Normalization: Not much in it for long-suffering Cubans

President Barack Obama's decision to normalize United States ties with communist Cuba carries with it great opportunity for American businesses but little upside for the 11 million people who live on the Caribbean island 90 miles off the Florida coast.

The country, ruled by socialist dictators for 55 years, has streets riddled with potholes, crumbling buildings in its capital of Havana and cars that would be deemed "classics" in the U.S. because they're so old. Its citizens have few possessions and even less political freedom.

President Obama, regrettably, as much as blamed the United States for the island country's poverty Wednesday, saying the U.S. decision to sever ties with the country was "an outdated approach that ... has failed to advance our interests."

Elsewhere, a former presidential water carrier made a similar statement.

"Our decades-long policy of isolation," said former Secretary of State Hillary Clinton, who was said to be an early author of the normalization plan, "has only strengthened the Castro regime's grip on power."

What was missing in Obama's remarks was any condemnation of the socialist governing system in the country that actually has caused the problems and kept its people isolated and poor.

Instead, he said, the restoration of diplomatic relations would move the countries beyond a "rigid policy that is rooted in events that took place before most of us were born."

Obama's remarks fit nicely with those of the Cuban government, which trades with 99 percent of other nations but has blamed the 1962 trade embargo put in place by a Democratic president and left in place by presidents of both parties as the root of its economic problems.

Indeed, President Raul Castro, the country's dictator, said the two countries now could resolve their differences "without renouncing a single one of our principles."

In other words, he is saying, we can remain Communist and continue to depress our people but get the benefits of whatever additional trade can be had with the Great Satan of the United States. But those benefits no doubt will flow directly into the hands of the government, as they do now in trade with foreign nations, rather than into those of the people, who need it so desperately.

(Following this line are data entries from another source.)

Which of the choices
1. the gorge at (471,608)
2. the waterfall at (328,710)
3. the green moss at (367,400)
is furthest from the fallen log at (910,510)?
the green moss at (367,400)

Castro and his brother, longtime dictator Fidel Castro, are close allies of Syria and Iran, and the country is an avowed enemy of Israel and has supplied troops to Marxist revolutionaries in Africa and Latin America. It is difficult to see how those alliances will change if Cuba refuses to renounce its current principles.

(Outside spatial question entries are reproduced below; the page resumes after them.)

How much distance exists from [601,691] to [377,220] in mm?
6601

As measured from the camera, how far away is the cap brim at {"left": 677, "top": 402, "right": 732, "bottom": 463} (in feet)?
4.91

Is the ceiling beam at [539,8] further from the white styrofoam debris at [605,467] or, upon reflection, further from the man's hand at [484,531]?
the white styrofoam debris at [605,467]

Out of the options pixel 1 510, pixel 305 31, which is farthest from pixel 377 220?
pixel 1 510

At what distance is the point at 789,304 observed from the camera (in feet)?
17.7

Fortunately, the official trade embargo cannot be lifted without the approval on Congress, but Obama's agreement eases restrictions of some exports, remittances, travel and banking relations. But strictly tourist travel is not permitted yet.

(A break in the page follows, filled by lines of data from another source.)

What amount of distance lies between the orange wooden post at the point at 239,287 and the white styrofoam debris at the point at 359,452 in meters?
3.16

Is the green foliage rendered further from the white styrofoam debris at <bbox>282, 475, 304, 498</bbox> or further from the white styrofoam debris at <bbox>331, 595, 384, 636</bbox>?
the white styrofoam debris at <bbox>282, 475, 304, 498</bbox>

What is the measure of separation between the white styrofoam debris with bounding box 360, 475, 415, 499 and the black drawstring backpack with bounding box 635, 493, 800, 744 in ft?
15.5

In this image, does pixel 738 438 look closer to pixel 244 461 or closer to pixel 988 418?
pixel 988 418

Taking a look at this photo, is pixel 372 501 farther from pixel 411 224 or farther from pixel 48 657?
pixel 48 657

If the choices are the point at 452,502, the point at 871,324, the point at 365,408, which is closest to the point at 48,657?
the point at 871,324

The deal, like the one the president made with the Taliban in Afghanistan for the release of American Bowe Bergdahl, also included a more than one-for-one exchange of prisoners. Where Bergdahl was traded for five high-ranking Taliban terrorists, three Cuban spies who had been in a U.S. prison since 2001 were traded for a U.S. intelligence agent who had been in a Cuban prison for nearly 20 years. Cuba is also supposed to release 53 political prisoners from a list provided by the U.S., but time will tell if that happens.

The release of innocent American contractor Alan P. Gross, who had been arrested in 2009 and sentenced to 15 years in a Cuban prison, was termed not part of the agreement but was said to have been done on "humanitarian grounds."

The potential new market of the island nation, with limited or complete trade restrictions lifted, is no doubt making American businesses salivate. And no one would blame them for taking advantage of it if they have an opportunity.

But, just as occurred with China, trade won't make the country change its autocratic stripes. More than 40 years after President Richard Nixon's groundbreaking decision to open ties to China, the country presides over the world's second biggest economy but its people are not free.

In a similar approach, Obama said before his presidency began that he would sit down with Iranian officials and convince them not to build nuclear weapons. Nearly six years later, the country is still working on such weapons.

If the Cuba deal is looked at as a whole, it makes sense to ease some restrictions -- others already have been loosened over several presidential administrations -- and see what happens. Without other human rights assurances and measurable changes on the front end that benefit the Cuba people, though, the trade embargo shouldn't be lifted because it wouldn't change their lot in the totalitarian country in which they've been held as virtual prisoners for 55 years.